Take-home Exercise 2: Applied Spatial Interaction Models - A case study of Singapore public bus commuter flows
1 Overview
Urban mobility, characterized by the daily commute of urban dwellers from homes to workplaces, presents complex challenges for transport operators and urban managers. Traditional approaches to understanding these mobility patterns, such as commuter surveys, are often hindered by high costs, time-consuming processes, and the rapid obsolescence of collected data. However, the digitalization of city-wide urban infrastructures, including public buses, mass rapid transits, and other utilities, alongside the advent of pervasive computing technologies like GPS and SMART cards, offers a new paradigm in tracking and analyzing urban movement.
Objectives
This assignment is driven by two primary motivations. First, despite the growing availability of open data for public use, there is a noticeable gap in applied research demonstrating how these diverse data sources can be effectively integrated and analyzed to inform policy-making decisions. Second, there is a need to showcase how GDSA can be utilized in practical decision-making scenarios.
The core task of this assignment is to conduct a case study that exhibits the potential value of GDSA. By leveraging publicly available data from multiple sources, the goal is to build spatial interaction models that unravel the factors influencing urban mobility patterns, particularly focusing on public bus transit. This exercise aims to bridge the gap between the abundance of geospatially-referenced data and its practical application, thereby enhancing the return on investment in data collection and management, and ultimately supporting informed policy-making in urban mobility.
The specific tasks of this take-home exercise are as follows:
Geospatial Data Science
Derive an analytical hexagon data of 375m (this distance is the perpendicular distance between the centre of the hexagon and its edges) to represent the traffic analysis zone (TAZ).

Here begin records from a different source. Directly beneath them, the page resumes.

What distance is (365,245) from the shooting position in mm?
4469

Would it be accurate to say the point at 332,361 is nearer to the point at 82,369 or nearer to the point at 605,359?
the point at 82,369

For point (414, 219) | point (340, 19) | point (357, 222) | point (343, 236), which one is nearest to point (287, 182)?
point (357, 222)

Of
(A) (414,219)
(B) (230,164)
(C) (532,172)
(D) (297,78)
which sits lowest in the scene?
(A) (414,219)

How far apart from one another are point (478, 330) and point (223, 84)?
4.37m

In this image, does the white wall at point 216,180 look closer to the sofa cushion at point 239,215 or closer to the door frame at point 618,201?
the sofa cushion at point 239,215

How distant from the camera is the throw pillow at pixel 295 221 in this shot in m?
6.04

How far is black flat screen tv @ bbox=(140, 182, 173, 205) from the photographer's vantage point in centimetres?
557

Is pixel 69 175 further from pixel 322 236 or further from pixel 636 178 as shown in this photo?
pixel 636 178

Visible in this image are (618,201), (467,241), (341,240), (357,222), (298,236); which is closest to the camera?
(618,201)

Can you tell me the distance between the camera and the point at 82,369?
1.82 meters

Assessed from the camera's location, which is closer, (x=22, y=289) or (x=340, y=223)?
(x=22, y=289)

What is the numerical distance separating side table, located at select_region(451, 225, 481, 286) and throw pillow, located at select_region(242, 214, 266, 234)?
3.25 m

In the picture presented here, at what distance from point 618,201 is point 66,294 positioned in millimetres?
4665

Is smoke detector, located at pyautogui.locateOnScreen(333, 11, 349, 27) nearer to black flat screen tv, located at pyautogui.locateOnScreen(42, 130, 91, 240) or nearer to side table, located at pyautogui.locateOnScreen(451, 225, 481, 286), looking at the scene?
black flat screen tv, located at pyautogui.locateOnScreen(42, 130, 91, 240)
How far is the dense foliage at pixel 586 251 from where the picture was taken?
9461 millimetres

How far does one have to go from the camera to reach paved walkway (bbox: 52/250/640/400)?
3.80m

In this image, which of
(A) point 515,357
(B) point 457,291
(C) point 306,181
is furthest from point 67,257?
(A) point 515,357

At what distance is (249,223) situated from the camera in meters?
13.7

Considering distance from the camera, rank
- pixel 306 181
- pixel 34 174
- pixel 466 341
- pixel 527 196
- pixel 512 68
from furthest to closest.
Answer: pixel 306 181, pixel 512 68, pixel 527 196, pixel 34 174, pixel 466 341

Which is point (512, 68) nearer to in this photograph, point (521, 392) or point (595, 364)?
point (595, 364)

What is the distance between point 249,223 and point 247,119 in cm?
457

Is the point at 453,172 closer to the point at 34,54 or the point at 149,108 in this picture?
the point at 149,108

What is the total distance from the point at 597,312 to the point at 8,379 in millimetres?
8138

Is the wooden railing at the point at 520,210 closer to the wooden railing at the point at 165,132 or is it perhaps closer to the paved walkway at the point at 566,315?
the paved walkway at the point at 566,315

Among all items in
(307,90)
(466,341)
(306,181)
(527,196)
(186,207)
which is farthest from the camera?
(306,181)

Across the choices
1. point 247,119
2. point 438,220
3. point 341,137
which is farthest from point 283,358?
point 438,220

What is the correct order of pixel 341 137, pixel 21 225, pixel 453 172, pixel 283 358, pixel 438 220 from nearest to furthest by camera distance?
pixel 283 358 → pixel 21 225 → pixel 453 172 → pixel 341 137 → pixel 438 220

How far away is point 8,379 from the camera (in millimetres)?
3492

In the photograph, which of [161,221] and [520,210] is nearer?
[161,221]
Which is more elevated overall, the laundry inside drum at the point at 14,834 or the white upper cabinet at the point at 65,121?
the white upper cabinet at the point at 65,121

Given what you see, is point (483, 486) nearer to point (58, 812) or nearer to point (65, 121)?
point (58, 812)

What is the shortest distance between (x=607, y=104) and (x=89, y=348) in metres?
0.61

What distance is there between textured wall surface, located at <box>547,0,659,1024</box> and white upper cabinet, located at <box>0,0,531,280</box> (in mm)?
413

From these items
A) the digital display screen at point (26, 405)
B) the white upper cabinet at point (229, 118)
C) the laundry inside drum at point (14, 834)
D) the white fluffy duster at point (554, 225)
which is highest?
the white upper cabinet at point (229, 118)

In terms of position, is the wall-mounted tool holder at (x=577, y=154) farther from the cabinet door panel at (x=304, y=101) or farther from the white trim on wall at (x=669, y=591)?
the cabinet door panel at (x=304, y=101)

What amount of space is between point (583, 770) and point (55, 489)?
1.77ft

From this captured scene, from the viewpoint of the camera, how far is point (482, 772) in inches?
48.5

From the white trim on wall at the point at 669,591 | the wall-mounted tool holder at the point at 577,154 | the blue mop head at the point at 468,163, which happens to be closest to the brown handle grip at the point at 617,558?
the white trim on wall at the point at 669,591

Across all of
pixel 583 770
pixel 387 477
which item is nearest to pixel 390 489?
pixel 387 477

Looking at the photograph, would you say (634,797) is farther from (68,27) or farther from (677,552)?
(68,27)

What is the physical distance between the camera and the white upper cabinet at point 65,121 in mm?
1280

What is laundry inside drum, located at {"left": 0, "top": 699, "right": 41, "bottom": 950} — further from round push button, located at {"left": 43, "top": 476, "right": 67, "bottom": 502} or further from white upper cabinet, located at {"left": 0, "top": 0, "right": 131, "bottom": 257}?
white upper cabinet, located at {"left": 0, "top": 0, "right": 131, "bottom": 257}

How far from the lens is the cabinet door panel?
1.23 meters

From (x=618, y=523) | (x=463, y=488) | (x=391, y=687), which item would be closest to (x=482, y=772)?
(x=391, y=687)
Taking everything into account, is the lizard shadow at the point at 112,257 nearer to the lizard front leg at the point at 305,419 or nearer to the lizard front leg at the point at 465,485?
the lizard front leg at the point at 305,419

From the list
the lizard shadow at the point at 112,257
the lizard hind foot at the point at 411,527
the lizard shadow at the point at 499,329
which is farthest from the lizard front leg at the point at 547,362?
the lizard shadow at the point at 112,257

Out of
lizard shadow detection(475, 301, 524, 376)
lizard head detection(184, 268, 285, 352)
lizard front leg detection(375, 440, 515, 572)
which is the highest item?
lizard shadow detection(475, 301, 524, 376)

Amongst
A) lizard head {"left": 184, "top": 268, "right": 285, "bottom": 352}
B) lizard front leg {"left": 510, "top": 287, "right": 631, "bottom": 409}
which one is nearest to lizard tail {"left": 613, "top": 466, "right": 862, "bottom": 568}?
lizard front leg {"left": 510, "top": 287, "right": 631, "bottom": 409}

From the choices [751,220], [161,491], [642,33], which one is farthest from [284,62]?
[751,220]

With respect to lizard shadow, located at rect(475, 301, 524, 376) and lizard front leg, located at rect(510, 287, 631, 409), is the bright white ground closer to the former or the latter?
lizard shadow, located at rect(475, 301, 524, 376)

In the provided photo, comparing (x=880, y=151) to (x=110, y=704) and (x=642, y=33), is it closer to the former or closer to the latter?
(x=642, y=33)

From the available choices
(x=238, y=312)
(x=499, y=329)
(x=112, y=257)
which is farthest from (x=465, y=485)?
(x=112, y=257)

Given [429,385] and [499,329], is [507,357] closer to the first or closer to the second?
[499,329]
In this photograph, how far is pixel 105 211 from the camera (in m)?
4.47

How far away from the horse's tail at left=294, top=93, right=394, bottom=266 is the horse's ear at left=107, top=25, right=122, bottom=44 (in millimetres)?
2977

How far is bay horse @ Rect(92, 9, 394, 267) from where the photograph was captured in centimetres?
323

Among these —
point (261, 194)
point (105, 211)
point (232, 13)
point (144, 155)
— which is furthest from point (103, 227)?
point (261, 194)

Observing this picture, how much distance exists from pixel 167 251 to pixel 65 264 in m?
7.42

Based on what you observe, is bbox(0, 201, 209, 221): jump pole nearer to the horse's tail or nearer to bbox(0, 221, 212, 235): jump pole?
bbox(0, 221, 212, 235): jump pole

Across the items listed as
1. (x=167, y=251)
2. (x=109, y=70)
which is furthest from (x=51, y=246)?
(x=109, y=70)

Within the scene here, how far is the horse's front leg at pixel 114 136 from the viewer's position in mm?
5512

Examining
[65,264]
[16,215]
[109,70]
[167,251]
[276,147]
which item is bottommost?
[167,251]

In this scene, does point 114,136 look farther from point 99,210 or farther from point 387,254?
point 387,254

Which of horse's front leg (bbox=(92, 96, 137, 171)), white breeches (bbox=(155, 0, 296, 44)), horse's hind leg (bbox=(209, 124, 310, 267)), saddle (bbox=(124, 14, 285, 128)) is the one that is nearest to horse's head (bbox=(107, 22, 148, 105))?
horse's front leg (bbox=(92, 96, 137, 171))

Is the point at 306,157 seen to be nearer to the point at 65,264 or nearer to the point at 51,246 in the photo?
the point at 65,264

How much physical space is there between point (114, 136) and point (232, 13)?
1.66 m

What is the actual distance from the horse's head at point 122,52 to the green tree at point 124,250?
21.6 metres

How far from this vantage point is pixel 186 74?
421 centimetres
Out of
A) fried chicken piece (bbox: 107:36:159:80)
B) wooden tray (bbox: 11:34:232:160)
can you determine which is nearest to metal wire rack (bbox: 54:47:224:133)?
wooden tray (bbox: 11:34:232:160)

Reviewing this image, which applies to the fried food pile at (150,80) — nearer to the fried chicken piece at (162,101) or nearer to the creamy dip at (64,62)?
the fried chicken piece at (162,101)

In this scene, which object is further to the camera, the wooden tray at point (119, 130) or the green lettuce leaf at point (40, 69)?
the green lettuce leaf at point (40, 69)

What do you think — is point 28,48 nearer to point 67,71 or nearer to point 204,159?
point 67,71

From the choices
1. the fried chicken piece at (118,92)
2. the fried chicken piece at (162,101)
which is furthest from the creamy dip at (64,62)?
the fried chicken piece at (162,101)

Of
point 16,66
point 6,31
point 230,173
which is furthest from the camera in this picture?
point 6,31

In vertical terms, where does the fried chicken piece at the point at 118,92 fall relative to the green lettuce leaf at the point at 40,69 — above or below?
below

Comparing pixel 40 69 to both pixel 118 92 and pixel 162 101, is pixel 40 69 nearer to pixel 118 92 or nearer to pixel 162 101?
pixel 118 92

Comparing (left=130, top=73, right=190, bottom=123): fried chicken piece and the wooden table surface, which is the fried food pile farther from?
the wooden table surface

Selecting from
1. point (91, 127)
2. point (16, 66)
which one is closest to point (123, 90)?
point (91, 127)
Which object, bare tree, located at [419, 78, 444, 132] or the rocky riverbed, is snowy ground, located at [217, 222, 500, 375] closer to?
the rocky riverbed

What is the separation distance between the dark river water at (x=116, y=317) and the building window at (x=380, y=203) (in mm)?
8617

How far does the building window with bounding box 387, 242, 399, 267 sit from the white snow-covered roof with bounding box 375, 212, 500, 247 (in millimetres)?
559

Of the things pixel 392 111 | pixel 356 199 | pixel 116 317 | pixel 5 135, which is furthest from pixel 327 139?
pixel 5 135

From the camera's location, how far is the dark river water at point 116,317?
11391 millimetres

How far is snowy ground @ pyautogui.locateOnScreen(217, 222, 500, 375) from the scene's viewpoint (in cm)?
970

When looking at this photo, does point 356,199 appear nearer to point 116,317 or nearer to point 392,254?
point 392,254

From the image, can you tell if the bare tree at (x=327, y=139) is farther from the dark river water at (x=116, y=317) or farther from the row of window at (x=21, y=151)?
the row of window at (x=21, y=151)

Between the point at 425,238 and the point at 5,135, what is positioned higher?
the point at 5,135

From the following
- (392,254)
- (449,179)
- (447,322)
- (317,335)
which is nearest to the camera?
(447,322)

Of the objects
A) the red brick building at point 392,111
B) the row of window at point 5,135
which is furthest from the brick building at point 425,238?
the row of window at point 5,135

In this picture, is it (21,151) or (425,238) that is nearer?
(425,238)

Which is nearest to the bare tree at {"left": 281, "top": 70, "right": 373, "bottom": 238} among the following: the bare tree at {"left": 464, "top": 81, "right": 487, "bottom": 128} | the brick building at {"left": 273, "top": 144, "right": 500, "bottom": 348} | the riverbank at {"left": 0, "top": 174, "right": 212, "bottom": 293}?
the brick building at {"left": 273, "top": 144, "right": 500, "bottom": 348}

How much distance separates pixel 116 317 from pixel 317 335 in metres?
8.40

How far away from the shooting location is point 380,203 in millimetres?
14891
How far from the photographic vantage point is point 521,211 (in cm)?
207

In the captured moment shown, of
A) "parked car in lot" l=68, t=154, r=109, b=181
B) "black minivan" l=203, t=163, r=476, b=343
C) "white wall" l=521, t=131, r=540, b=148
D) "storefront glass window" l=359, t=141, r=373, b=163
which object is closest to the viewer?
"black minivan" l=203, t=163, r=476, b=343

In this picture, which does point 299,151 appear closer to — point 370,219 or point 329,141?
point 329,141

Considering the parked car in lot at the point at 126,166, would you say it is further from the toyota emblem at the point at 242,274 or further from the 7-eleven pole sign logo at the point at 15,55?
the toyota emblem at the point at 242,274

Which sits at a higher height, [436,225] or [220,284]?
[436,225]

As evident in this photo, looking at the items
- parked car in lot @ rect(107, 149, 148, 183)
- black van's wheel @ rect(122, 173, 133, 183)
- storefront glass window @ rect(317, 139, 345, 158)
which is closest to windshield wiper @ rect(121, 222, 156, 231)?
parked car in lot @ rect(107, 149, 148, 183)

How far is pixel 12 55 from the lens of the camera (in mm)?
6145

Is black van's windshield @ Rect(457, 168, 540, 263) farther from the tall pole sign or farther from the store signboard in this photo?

With reference to the time intervals provided in the table below, construct an O-D matrix of commuter flows for a time interval of your choice by integrating Passenger Volume by Origin Destination Bus Stops and Bus Stop Location from LTA DataMall. The O-D matrix must be aggregated at the analytics hexagon level
Peak hour period Bus tap on time Weekday morning peak 6am to 9am Weekday afternoon peak 5pm to 8pm Weekend/holiday morning peak 11am to 2pm Weekend/holiday evening peak 4pm to 7pm Display the O-D flows of the passenger trips by using appropriate geovisualisation methods (not more than 5 maps).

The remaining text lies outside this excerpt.